Interesting piece over at The Wall Street Journal in Jason Zweig’s “The Intelligent Investor” column. Feel free to chime in under the comments section with your reactions.
With computerized traders that “hold” stocks for only a few seconds at a time and markets that can swing wildly in a matter of moments, long-term investing seems to be on the verge of extinction.
Perhaps this is inevitable. It turns out that short-term thinking is deeply embedded in the workings of the human brain. New research suggests that in order to avoid trading your accounts to death, you must counteract some of the very tendencies that make Homo sapiens the most intelligent of all species.
In a study published last month in the Journal of Neuroscience, researchers from California Institute of Technology, New York University and the University of Iowa looked at how people use past rewards to predict future payoffs.
Directly behind your forehead is a region of the brain known as the frontopolar cortex. Much larger in humans than in other primates, this area is critical to such advanced mental functions as memory, exploring new environments and making decisions about the future.
In the new study, the researchers wanted to see how the frontopolar cortex contributes to predicting rewards. So they compared people with damage to the frontopolar cortex against two control groups of healthy people and those with injuries elsewhere in the brain (but not the frontopolar cortex).
All the participants played a game in which they sampled four slot machines. They were free to play whichever machine they thought would give the biggest payoff. What they didn’t know was that the payoffs from each machine varied unpredictably.
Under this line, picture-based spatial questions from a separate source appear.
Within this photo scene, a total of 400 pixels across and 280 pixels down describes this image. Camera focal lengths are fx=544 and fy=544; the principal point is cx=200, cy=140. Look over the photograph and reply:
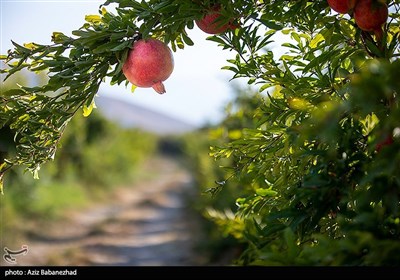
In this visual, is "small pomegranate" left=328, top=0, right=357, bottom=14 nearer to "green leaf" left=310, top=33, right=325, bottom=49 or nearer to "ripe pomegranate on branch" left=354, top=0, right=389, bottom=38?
"ripe pomegranate on branch" left=354, top=0, right=389, bottom=38

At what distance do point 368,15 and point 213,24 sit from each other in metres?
0.34

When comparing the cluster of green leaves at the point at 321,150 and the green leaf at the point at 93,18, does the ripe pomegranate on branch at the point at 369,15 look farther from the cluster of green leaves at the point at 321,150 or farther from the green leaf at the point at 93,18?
the green leaf at the point at 93,18

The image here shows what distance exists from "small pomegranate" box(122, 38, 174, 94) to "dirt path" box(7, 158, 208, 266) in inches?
204

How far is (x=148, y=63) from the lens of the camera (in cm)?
116

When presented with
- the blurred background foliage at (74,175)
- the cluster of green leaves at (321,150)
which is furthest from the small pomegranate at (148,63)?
the blurred background foliage at (74,175)

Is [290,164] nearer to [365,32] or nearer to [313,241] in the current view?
[313,241]

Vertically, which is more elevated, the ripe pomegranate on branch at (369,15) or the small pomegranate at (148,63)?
the small pomegranate at (148,63)

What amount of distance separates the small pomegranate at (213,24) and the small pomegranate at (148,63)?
0.31 ft

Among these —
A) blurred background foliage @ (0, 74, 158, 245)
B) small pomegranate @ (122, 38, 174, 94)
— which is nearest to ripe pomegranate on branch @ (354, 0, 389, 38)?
small pomegranate @ (122, 38, 174, 94)

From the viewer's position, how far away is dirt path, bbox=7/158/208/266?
654 cm

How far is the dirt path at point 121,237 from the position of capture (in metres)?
6.54

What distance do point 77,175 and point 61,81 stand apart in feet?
35.5
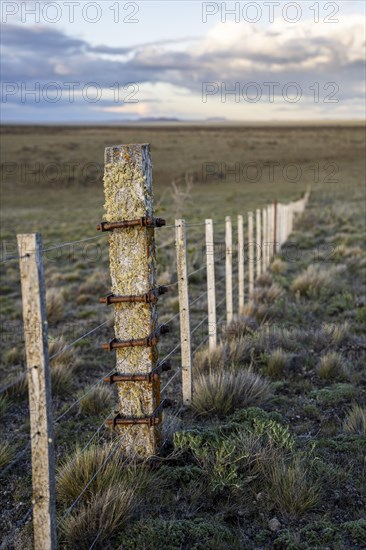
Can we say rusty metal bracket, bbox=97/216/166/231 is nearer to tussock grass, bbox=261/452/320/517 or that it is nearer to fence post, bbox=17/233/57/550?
fence post, bbox=17/233/57/550

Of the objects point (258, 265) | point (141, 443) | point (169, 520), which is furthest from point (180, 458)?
point (258, 265)

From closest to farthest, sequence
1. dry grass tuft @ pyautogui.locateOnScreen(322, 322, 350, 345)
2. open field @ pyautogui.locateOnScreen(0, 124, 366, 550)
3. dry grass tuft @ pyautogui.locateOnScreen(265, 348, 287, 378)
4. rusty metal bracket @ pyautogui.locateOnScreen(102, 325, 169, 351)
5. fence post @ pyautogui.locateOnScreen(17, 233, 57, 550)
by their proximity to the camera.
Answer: fence post @ pyautogui.locateOnScreen(17, 233, 57, 550), open field @ pyautogui.locateOnScreen(0, 124, 366, 550), rusty metal bracket @ pyautogui.locateOnScreen(102, 325, 169, 351), dry grass tuft @ pyautogui.locateOnScreen(265, 348, 287, 378), dry grass tuft @ pyautogui.locateOnScreen(322, 322, 350, 345)

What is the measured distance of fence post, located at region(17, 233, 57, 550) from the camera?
2.54 meters

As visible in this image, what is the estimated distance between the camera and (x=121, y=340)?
3895 mm

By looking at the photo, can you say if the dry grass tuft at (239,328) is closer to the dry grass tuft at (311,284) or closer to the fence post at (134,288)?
the dry grass tuft at (311,284)

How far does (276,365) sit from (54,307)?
490cm

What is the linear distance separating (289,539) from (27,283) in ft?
6.88

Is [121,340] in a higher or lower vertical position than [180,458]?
higher

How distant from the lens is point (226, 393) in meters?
5.06

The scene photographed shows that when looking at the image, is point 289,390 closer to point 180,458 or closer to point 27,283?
point 180,458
The neuroscientists found that the two control groups tended to make their next bet based largely on how much a slot machine had paid off on the two most recent bets.
Almost as soon as the pattern of payoffs appeared to change, the participants in the control groups dumped one slot machine and jumped to the next. Although they did take longer-term results partly into account, “the healthy subjects appeared to be extrapolating their most recent experience into the future and choosing predominantly on that basis,” says Nathaniel Daw, a neuroscience professor at NYU who helped conduct the study.
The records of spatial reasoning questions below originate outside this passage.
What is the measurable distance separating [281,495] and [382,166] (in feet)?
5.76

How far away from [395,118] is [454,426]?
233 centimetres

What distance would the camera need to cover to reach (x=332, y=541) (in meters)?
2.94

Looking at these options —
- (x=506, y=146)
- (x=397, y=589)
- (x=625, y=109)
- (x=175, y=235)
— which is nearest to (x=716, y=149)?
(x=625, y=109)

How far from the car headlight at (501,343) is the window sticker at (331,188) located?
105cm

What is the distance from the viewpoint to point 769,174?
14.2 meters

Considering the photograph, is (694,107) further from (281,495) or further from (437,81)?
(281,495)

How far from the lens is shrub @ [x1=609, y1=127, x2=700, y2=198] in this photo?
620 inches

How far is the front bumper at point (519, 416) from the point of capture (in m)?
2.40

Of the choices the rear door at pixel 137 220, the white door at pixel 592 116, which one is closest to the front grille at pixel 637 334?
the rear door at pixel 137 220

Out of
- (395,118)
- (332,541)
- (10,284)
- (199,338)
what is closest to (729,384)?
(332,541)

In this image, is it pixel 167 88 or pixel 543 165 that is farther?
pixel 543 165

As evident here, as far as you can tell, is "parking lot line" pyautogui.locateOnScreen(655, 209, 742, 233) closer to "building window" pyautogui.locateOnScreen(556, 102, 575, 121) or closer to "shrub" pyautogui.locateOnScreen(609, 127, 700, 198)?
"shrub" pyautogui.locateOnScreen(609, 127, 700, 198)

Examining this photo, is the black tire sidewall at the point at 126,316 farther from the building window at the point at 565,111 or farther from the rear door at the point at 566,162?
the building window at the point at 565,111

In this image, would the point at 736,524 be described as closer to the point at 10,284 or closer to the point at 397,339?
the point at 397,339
The people with damage to the frontopolar cortex, however, “based their choices primarily on the cumulative reward history, not on the changes in the most recent outcomes,” he says.
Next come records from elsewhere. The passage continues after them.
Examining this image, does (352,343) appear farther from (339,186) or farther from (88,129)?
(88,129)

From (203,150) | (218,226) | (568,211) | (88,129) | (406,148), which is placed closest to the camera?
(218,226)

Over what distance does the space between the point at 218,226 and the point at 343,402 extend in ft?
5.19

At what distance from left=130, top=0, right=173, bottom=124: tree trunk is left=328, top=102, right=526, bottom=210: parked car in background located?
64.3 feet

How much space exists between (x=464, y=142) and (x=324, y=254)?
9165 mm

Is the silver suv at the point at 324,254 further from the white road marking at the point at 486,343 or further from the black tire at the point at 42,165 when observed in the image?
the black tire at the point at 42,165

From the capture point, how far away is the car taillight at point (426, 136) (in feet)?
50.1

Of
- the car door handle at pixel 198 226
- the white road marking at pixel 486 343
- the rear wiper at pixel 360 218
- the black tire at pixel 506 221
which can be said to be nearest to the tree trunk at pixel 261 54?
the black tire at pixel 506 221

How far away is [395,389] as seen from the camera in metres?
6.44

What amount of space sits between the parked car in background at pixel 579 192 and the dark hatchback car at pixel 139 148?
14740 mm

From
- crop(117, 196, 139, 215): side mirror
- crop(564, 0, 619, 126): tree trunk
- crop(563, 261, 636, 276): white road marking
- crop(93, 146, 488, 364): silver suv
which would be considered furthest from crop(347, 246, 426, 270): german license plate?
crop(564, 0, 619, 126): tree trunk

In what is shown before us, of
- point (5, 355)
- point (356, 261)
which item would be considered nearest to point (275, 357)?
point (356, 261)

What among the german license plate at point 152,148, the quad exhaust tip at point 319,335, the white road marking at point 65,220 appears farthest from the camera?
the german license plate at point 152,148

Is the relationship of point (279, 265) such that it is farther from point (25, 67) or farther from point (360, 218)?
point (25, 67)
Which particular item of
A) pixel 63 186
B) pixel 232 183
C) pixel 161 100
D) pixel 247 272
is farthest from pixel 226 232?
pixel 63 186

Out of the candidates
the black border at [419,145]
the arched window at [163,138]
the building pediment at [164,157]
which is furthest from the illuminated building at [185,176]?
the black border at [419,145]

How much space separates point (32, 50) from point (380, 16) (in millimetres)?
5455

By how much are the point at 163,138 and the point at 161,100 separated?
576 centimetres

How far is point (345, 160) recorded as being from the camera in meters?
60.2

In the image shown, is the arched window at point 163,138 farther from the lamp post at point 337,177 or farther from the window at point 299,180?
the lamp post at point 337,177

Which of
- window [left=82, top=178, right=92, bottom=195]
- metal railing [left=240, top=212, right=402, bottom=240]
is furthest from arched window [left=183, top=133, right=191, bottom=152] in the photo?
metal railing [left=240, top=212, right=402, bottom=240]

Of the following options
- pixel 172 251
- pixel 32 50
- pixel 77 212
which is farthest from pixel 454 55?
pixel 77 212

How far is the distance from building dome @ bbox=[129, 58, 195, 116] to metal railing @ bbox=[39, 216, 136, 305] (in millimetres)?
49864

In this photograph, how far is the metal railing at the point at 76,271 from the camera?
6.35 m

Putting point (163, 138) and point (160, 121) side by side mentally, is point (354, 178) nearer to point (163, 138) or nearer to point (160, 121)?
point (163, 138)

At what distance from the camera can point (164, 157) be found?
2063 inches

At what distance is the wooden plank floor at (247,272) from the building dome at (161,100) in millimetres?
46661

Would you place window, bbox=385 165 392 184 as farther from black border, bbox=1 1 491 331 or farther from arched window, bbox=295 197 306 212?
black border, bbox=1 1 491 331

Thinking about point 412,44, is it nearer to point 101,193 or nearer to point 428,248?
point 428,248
2 Responses to Jason Zweig: Why We’re Driven to Trade
Thanks Chess. My opinion? Just more of the conventional crap repackaged in psycho babble. The “investing/trading” establishment is so deeply embedded to their AUM fee model, and their “predictions without any probabilities”, that they will never change. Hopefully younger traders will learn how to trade in the proper way, and take advantage of the edges that are available in the modern efficient marketplace.
Lemmy Kilminster, wrote a very insightful piece that touches on this very topic back in the 80′s (if my recollection is accurate). He provided insighful information relating to the motivation of participants and concludes that the very structure of the reward system is such that participants ignore the odds and keep playing. I’m sure Chess is familiar with this very erudite work as it relates to poker, but for those who’re unfamiliar with it – look up Ace of Spades by Motorhead and crank the volume.